AVGOLEMONO (Greek chicken soup with eggs, lemon and rice, for six)
For the stock:
a whole roasted chicken carcass, meat removed and reserved
2 teaspoons salt
4 celery stalks, roughly chopped
2 carrots, roughly chopped
2 onions, peeled and halved
3 garlic cloves, peeled and smashed
12 sprigs fresh dill
1 tablespoon dill seeds
salt and freshly ground white pepper to taste
For the soup:
8 cups chicken stock
3 cups cooked chicken meat reserved from the stock or 2 pounds raw boneless chicken breasts
½ cup long-grain Basmati white rice, well rinsed and dried in a strainer
juice of 2 lemons
4 large eggs
white pepper to taste
snipped fresh dill for garnish
1. Combine the chicken carcass in a stockpot with salt and water to cover by 1 inch. Bring to a boil, reduce heat and simmer 30 minutes. Skim and scum that rises to the surface of the stock.
2. Add the flavoring ingredients to the stock and simmer, partly covered, for 1-1/2 hours or more. Strain through a sieve into a bowl and discard the solids. Degrease the stock.
3. Bring the stock back to a boil in the stockpot and cook for 10 minutes to concentrate the flavor. Taste carefully for seasoning. Reserve stock. Stir the rice into the stock and boil for 15 minutes, until the rice is tender.
4. In a bowl, whisk together the lemon juice and eggs. Whisk several ladlefuls of hot stock into the mixture in the bowl, then whisk the bowl mixture back into the stock in the pot. Add the shredded chicken and cook the soup over moderately low heat, whisking and being careful NOT to let it boil, for 3 minutes, or until the chicken is heated through and the soup has thickened slightly. Add white pepper, salt and lemon juice to taste and serve garnished with dill.
- If the soup becomes too thick, it can be thinned either with more stock or with water.
- If you want to make the soup with an uncooked chicken: Rinse the uncooked bird under cold tap water, remove any excess fat and and any giblets stashed in the cavity, and place the chicken in a pot with 1 tablespoon salt and water to cover by 1 inch. Bring to a boil, reduce the heat to medium low and simmer, partly covered, for 30 minutes. Lift the chicken from the pot to a plate (reserve the stock) and set the bird aside until it is cool enough to handle. Discard the skin, remove the meat from the bones and shred the meat.

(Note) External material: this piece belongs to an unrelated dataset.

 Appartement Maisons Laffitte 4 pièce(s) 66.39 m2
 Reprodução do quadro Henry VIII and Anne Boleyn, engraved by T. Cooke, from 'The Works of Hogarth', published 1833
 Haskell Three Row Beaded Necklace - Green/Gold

Once the meat has cooled completely, cover and refrigerate it until you’re ready to finish the soup. Return the bones to the pot and continue with the recipe at step 2.
- If your leftover chicken carcass doesn’t have enough meat on it to finish the soup: Buy 2 pounds of boneless skinless chicken breasts from your grocery, salt them and add them to the degreased stock at the end of step 2. Bring to a boil, reduce the heat to medium and poach the chicken until the juices run clear, about 20 minutes. Remove the chicken with a slotted spoon to a plate to cool, then shred it. Proceed with step 3.